[Extrait présenté]:
Après l'apparition de l'« habitat passif », des architectes et des énergéticiens ont été plus loin en créant un concept de « maison à énergie positive » pour décrire les maisons produisant plus d’énergie qu’elles n’en consomment. Le concept de maison à biodiversité positive est parallèle à celle-ci.

Limites du concept

C'est une « cible » encore expérimentale et théorique qui semble rarement pouvoir être atteinte, mais que l'architecte et l'habitant peuvent tenter d'approcher, dans le cadre d'une approche HQE ou quinzième cible HQE.

Histoire et origine du concept

L'architecture traditionnelle des zones froides connaît les maisons couvertes de mottes de terre végétalisées, généralement posées sur un lit d'écorces déroulées de bouleau. Les jardins de cours intérieures semblent avoir existé sur tous les continents et les jardins sur terrasses extérieures datent de l'Antiquité. On a notamment gardé le souvenir des légendaires jardins de Babylone, la seconde des sept merveilles du monde.
La végétalisation des terrasses avait alors a priori des vocations d'aménité et d'image.

Depuis quelques dizaines d'années des méthodes nouvelles sont développées. Des industriels fournissent :

  • des godets prévégétalisés, à disposer sur les terrasses ;
  • des rouleaux prévégétalisés ne nécessitant ni entretien, ni arrosage, ni engrais (ils sont généralement garni de sedums et reconstituent une strate rappelant la toundra ou la pampa), et peuvent être accrochés sur des pentes jusqu'à 35 % ;
  • des lits de substrats spéciaux (argile expansée, ou ardoise expansée) pré-garnis de graines ou plantules, à étaler sur la terrasse par pompage à partir d'un camion au sol ;

Ces dernières solutions sont conçues pour être légères et ne pas nécessiter de renforcement inhabituel des structures portant les terrasses.

[Données enregistrées]:
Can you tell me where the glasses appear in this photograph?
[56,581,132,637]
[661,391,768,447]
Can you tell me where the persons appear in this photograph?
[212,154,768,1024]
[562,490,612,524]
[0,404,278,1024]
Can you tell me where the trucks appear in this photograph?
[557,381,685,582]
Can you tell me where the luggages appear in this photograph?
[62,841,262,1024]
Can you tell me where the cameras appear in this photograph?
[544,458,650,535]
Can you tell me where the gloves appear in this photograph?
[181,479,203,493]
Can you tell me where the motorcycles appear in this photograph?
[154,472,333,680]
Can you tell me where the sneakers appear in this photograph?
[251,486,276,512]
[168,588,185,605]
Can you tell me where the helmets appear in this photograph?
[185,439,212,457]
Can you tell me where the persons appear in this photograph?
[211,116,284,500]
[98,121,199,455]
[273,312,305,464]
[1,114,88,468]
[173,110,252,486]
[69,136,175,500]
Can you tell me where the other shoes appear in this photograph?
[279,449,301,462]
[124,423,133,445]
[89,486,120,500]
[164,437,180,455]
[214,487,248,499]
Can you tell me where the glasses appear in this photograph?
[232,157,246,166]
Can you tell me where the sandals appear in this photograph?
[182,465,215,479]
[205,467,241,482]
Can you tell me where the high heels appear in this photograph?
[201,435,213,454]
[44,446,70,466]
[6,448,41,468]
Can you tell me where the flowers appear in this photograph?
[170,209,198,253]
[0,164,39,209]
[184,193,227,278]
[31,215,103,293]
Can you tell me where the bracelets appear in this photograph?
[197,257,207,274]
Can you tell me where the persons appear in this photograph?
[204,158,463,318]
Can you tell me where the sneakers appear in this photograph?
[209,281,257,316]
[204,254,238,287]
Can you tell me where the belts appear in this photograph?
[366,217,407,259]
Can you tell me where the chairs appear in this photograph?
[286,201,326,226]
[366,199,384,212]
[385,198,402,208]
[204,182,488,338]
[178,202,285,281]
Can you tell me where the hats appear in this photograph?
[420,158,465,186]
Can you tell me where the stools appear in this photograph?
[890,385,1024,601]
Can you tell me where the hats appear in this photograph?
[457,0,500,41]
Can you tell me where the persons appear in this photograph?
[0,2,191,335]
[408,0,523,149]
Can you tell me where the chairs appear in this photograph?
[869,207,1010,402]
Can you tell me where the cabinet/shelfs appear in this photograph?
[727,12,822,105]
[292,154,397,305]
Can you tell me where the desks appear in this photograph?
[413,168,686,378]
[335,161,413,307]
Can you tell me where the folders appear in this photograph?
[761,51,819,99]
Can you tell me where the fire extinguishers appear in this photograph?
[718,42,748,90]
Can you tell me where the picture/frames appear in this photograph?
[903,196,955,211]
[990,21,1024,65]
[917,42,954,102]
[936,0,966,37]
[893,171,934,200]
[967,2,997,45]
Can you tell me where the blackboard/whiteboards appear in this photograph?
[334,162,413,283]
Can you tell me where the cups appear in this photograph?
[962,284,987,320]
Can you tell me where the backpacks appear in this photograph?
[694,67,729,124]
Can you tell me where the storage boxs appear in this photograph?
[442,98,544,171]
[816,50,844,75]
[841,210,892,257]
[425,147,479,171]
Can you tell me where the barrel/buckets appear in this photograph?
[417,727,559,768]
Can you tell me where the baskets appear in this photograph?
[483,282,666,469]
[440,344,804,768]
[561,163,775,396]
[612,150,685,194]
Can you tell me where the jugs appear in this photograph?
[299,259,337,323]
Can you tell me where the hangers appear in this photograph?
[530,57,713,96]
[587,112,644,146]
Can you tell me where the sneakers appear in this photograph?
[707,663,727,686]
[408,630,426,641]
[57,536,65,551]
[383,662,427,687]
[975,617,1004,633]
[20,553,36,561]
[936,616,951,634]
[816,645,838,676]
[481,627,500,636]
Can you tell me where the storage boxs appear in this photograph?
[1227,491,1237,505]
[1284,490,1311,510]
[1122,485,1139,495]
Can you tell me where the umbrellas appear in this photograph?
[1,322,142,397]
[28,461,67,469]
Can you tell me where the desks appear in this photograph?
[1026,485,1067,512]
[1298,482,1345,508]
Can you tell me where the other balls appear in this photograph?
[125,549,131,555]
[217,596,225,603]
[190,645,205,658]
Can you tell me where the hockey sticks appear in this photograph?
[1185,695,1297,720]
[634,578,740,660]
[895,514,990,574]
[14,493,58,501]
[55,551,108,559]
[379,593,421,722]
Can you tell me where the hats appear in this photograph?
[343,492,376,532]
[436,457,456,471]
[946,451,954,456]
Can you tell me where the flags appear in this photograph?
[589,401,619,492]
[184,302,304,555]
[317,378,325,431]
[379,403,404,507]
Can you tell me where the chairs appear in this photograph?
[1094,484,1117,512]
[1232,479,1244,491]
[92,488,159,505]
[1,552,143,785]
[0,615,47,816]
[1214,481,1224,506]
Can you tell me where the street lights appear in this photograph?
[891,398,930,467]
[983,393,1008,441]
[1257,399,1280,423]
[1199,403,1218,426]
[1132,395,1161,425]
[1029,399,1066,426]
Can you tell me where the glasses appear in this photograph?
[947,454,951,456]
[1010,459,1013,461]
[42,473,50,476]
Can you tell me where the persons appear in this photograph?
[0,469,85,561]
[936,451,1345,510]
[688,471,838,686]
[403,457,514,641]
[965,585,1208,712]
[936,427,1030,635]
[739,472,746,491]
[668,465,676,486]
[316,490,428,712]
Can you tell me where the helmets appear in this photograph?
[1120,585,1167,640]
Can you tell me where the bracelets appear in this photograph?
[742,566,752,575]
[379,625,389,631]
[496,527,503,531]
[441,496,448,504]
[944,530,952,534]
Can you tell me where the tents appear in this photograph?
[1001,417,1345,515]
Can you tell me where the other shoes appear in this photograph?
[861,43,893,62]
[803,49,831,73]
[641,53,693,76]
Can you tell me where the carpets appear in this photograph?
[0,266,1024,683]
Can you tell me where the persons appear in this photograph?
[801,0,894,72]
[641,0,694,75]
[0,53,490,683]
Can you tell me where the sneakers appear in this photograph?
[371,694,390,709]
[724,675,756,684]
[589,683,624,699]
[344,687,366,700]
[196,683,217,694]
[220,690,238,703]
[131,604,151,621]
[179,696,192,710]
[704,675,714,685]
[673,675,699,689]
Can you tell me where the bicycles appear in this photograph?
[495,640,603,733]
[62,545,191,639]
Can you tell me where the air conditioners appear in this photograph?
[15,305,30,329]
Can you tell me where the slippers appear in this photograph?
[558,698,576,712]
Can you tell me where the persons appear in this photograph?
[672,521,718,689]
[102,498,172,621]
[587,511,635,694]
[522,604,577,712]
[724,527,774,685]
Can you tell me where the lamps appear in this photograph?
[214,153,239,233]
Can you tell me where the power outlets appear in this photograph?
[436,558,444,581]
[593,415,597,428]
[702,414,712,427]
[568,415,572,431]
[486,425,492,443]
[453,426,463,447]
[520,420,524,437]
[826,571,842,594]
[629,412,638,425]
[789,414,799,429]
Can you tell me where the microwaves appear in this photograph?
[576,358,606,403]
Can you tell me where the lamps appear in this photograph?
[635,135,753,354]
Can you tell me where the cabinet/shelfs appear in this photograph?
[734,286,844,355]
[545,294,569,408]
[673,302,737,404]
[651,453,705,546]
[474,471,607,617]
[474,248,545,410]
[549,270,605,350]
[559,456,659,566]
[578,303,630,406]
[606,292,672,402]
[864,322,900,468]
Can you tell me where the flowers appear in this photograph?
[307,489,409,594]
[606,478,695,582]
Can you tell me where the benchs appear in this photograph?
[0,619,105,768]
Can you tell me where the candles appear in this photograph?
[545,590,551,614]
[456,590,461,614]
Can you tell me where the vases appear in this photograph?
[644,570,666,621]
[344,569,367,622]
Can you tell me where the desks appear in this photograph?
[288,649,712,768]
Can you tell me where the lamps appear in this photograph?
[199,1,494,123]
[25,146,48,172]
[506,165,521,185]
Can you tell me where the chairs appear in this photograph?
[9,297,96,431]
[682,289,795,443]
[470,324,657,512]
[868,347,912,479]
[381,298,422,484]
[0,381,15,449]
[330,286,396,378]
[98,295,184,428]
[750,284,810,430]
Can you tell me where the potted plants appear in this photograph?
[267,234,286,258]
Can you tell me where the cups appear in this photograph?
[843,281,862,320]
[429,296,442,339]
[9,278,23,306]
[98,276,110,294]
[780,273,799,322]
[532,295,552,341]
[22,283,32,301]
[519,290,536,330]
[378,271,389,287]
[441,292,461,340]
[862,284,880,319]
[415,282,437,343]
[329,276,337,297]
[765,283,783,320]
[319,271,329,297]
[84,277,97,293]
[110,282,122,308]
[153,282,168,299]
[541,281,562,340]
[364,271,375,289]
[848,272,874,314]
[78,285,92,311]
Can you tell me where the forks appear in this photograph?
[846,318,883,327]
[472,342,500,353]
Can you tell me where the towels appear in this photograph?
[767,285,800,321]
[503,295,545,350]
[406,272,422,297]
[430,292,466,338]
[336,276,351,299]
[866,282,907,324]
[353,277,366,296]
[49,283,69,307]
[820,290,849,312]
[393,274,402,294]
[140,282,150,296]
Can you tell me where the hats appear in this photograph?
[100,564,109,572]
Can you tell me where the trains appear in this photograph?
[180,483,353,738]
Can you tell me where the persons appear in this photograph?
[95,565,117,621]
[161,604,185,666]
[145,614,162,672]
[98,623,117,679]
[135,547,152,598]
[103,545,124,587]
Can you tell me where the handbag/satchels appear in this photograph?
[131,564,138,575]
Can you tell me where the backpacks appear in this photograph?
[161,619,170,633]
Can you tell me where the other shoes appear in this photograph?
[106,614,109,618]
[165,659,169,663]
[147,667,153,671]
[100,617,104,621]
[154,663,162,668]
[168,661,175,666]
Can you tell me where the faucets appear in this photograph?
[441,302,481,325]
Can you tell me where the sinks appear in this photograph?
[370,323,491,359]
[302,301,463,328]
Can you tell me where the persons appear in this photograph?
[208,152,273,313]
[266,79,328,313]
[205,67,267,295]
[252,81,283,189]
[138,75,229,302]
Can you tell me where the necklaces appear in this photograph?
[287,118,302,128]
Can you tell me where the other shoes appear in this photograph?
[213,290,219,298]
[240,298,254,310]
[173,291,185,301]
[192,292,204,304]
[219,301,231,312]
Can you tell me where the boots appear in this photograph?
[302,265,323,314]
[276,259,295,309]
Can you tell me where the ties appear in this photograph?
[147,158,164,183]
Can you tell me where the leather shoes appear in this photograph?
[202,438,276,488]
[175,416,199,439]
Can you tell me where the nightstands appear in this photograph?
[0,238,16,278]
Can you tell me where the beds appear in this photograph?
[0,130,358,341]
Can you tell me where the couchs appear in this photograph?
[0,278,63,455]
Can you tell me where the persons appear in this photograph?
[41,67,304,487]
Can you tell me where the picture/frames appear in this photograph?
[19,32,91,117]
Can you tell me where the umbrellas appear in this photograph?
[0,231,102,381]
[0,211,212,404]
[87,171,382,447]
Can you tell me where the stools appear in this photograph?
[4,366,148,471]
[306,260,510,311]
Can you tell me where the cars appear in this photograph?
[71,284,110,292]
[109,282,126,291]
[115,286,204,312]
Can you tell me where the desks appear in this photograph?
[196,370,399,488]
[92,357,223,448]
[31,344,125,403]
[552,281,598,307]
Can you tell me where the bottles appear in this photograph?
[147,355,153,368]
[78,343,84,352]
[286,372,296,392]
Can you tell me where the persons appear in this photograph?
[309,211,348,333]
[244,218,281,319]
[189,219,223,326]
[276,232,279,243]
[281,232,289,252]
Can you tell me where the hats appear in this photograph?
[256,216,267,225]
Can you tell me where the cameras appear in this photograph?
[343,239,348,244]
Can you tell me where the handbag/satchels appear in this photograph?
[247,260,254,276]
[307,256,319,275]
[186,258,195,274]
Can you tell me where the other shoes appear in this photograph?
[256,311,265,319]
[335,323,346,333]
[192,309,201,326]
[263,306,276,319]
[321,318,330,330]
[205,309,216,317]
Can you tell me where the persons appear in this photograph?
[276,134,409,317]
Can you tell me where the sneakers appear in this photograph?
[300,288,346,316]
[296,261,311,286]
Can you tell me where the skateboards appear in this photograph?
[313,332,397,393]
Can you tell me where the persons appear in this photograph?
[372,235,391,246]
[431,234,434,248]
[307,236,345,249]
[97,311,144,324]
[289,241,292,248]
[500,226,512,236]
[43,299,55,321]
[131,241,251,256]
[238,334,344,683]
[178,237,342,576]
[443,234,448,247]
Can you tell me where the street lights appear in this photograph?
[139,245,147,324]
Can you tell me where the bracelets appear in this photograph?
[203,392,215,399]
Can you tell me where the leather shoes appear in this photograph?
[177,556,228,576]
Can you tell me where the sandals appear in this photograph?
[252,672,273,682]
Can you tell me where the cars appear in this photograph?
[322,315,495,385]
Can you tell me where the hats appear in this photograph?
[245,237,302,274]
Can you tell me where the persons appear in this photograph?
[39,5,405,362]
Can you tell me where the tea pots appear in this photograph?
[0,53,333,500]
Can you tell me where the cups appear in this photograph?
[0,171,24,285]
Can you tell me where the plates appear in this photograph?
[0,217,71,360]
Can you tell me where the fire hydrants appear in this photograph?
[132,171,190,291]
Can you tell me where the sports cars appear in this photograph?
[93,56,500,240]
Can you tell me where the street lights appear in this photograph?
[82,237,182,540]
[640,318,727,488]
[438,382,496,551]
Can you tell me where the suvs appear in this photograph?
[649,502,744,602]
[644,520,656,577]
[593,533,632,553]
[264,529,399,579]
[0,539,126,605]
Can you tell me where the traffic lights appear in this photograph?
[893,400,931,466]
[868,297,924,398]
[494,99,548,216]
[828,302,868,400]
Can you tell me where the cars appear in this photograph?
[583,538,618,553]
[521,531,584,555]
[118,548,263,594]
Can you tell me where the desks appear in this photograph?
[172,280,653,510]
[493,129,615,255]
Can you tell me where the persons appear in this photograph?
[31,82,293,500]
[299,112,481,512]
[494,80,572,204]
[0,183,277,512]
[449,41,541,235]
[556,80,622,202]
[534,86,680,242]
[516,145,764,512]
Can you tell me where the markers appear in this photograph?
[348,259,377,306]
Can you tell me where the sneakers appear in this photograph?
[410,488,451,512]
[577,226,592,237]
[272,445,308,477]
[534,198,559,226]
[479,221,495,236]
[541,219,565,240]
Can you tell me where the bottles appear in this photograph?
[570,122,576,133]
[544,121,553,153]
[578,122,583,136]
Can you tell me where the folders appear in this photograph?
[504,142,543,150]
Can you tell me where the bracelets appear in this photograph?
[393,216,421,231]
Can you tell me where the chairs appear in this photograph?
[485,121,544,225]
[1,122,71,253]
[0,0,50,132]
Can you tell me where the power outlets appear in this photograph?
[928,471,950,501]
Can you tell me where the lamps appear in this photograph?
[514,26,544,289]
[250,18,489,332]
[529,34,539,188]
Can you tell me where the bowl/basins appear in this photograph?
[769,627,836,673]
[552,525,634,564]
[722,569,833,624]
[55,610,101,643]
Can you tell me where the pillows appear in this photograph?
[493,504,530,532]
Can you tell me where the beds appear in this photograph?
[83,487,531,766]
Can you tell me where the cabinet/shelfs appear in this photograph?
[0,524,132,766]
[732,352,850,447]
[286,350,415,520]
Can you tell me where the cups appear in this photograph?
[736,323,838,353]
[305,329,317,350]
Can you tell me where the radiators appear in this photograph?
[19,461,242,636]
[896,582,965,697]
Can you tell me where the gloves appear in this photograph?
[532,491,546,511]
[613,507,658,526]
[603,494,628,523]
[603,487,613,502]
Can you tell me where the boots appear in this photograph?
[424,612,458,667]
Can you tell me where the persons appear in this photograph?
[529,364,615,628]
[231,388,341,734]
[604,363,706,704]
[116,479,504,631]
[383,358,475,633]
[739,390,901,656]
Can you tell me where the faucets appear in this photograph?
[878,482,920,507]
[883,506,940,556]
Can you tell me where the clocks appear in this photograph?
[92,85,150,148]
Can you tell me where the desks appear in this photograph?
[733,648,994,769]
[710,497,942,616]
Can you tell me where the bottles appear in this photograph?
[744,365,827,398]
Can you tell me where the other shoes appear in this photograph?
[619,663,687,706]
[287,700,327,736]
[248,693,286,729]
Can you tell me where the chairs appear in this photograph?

[Exercice proposé]:
Recopiez fidèlement la partie de l'extrait présenté qui commence aux mots « L'architecture traditionnelle des » et s'arrête après « merveilles du monde. ».

[Réponse finale]:
L'architecture traditionnelle des zones froides connaît les maisons couvertes de mottes de terre végétalisées, généralement posées sur un lit d'écorces déroulées de bouleau. Les jardins de cours intérieures semblent avoir existé sur tous les continents et les jardins sur terrasses extérieures datent de l'Antiquité. On a notamment gardé le souvenir des légendaires jardins de Babylone, la seconde des sept merveilles du monde.